═════ Data for the task

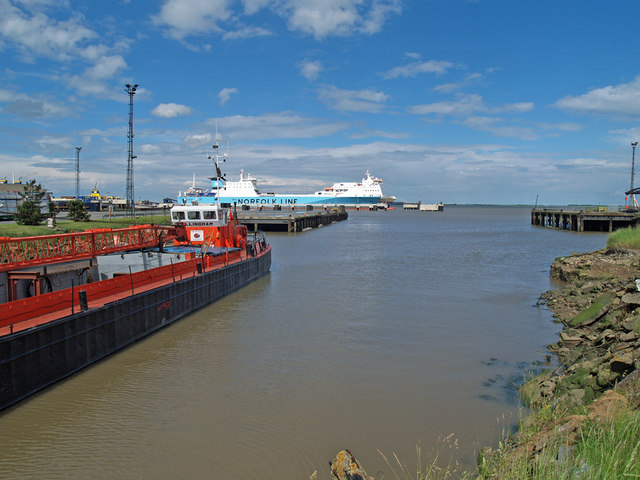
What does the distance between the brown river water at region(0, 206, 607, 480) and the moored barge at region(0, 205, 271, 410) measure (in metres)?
0.54

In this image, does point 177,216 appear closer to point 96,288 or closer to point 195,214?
point 195,214

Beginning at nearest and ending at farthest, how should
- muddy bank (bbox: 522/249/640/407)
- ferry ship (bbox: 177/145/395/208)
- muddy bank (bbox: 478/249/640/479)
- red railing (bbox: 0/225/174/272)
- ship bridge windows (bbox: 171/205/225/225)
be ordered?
muddy bank (bbox: 478/249/640/479), muddy bank (bbox: 522/249/640/407), red railing (bbox: 0/225/174/272), ship bridge windows (bbox: 171/205/225/225), ferry ship (bbox: 177/145/395/208)

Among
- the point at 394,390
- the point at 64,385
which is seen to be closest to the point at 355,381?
the point at 394,390

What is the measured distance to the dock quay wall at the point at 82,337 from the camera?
902 centimetres

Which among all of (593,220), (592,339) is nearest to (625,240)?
(592,339)

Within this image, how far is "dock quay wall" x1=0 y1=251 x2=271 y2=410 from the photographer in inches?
355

══════════

§ Exercise goal: Set out every line of the material above as a numbered list, skipping the blank lines and leaving the pictures out.

§ Solution to this task:
1. What does the distance between the brown river water at region(0, 206, 607, 480) and the moored barge at region(0, 205, 271, 410) measure (in metres)?
2. 0.54
3. In this image, does point 177,216 appear closer to point 96,288 or closer to point 195,214?
4. point 195,214
5. Beginning at nearest and ending at farthest, how should
6. - muddy bank (bbox: 522/249/640/407)
7. - ferry ship (bbox: 177/145/395/208)
8. - muddy bank (bbox: 478/249/640/479)
9. - red railing (bbox: 0/225/174/272)
10. - ship bridge windows (bbox: 171/205/225/225)
11. be ordered?
12. muddy bank (bbox: 478/249/640/479), muddy bank (bbox: 522/249/640/407), red railing (bbox: 0/225/174/272), ship bridge windows (bbox: 171/205/225/225), ferry ship (bbox: 177/145/395/208)
13. Among
14. - the point at 394,390
15. - the point at 64,385
16. which is seen to be closest to the point at 355,381?
17. the point at 394,390
18. What is the measured distance to the dock quay wall at the point at 82,337 from the camera?
19. 902 centimetres
20. Which among all of (593,220), (592,339) is nearest to (625,240)?
21. (592,339)
22. Within this image, how far is "dock quay wall" x1=0 y1=251 x2=271 y2=410 from the photographer in inches?
23. 355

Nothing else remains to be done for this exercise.